Constitutive nitric oxide (NO) synthesis contributes to maintain low pulmonary vascular resistance in mice, but less is known about its effects on microvasculature at the alveolar level. Given its role in regulating microvascular responsiveness in various species, we determined the effects of acute NO synthesis inhibition on pulmonary arteriolar diameter and oxidative stress in anesthetized, open chest mice with ventilated lungs. NO synthesis was inhibited acutely by injecting L-NAME (0.1 mg/g body wt) into the pulmonary circulation via the right jugular vein. We examined subpleural microvessels (less than 50 μm in diameter) in the right lung, during brief periods when the lungs were statically inflated with O2. NADPH oxidase subunit, p47-phox translocation to the membrane, suggestive of NADPH oxidase activation, was assessed in lung lysates by immunoblot.
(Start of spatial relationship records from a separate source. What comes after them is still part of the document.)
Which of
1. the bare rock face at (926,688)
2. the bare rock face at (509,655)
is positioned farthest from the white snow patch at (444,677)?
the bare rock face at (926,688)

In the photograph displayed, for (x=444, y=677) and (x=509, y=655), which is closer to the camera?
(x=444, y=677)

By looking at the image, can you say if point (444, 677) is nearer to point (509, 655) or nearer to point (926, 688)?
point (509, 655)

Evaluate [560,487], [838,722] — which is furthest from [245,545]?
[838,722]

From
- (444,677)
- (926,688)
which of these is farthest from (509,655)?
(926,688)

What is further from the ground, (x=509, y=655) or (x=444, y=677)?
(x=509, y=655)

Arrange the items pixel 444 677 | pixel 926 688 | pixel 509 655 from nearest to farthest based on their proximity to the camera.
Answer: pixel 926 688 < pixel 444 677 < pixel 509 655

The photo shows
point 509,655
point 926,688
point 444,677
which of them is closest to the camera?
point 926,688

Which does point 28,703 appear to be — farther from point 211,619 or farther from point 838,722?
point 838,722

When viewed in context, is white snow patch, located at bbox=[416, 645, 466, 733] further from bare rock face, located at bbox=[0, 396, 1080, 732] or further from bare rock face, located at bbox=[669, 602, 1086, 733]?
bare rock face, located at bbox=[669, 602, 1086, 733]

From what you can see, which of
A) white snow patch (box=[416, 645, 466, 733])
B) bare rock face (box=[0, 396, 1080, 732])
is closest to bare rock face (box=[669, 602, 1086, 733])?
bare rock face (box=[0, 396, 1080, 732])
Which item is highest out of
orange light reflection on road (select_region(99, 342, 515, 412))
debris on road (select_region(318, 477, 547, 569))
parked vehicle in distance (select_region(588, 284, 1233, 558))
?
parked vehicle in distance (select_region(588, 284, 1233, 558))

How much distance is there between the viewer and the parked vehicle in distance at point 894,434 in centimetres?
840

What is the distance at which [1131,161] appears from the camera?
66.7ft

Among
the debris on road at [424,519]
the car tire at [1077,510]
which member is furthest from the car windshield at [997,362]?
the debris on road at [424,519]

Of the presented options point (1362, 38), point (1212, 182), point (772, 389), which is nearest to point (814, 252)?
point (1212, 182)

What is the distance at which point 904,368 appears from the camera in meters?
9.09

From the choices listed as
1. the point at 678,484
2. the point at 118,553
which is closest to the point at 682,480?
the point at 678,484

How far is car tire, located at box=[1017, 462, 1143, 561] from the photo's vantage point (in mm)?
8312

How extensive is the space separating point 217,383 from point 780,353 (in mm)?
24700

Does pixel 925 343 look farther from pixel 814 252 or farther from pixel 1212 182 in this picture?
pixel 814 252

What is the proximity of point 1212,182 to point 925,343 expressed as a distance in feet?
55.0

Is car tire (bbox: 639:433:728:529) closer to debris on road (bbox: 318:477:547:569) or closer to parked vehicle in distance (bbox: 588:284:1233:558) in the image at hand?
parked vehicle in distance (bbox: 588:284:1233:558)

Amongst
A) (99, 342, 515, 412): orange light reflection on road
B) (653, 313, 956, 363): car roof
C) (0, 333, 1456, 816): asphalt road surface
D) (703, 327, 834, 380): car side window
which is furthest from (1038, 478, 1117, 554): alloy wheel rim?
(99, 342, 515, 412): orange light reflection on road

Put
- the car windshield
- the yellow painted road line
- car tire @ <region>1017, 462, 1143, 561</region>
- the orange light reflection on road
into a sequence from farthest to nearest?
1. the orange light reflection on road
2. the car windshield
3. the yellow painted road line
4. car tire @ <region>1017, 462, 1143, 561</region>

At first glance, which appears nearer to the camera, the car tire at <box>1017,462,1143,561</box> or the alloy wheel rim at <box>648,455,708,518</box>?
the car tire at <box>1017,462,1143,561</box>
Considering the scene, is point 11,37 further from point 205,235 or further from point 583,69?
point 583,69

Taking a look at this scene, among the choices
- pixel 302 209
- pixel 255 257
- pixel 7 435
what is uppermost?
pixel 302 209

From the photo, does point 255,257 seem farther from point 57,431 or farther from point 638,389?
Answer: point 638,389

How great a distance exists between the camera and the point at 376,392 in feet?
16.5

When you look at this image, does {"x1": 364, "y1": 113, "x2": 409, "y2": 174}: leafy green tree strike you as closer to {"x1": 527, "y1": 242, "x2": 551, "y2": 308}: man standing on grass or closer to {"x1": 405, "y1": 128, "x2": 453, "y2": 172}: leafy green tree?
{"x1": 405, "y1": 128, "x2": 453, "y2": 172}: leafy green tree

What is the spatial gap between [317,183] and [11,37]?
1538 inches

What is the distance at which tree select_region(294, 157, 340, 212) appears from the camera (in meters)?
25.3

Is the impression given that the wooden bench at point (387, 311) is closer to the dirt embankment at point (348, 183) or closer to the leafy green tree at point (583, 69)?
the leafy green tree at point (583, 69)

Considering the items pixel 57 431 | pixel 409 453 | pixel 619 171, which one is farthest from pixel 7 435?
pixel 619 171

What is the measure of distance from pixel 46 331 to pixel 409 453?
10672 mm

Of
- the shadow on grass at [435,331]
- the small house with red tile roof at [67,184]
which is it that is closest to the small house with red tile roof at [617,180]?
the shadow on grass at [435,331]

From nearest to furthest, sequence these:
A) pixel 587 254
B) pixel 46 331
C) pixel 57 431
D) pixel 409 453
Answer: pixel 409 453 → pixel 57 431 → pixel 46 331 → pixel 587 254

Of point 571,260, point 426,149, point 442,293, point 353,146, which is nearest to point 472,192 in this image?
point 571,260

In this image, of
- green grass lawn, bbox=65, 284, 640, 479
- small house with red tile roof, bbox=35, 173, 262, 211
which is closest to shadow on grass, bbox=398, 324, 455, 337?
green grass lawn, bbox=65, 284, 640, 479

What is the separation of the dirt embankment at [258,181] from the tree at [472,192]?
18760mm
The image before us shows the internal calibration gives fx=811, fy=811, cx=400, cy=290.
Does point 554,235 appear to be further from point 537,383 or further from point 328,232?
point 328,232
L-NAME decreased arteriolar diameter by about 14% and increased the translocation of p47-phox compared to saline controls. Our data suggest that constitutive NO production decreases microvascular tone and inhibits NADPH oxidase in the ventilated mouse lung during physiological conditions. This study presents a reliable model for examining the role of NO synthesis in the responses of individual pulmonary microvessels in-vivo, and may provide valuable information on pulmonary microvascular responses to various pathophysiological circumstances.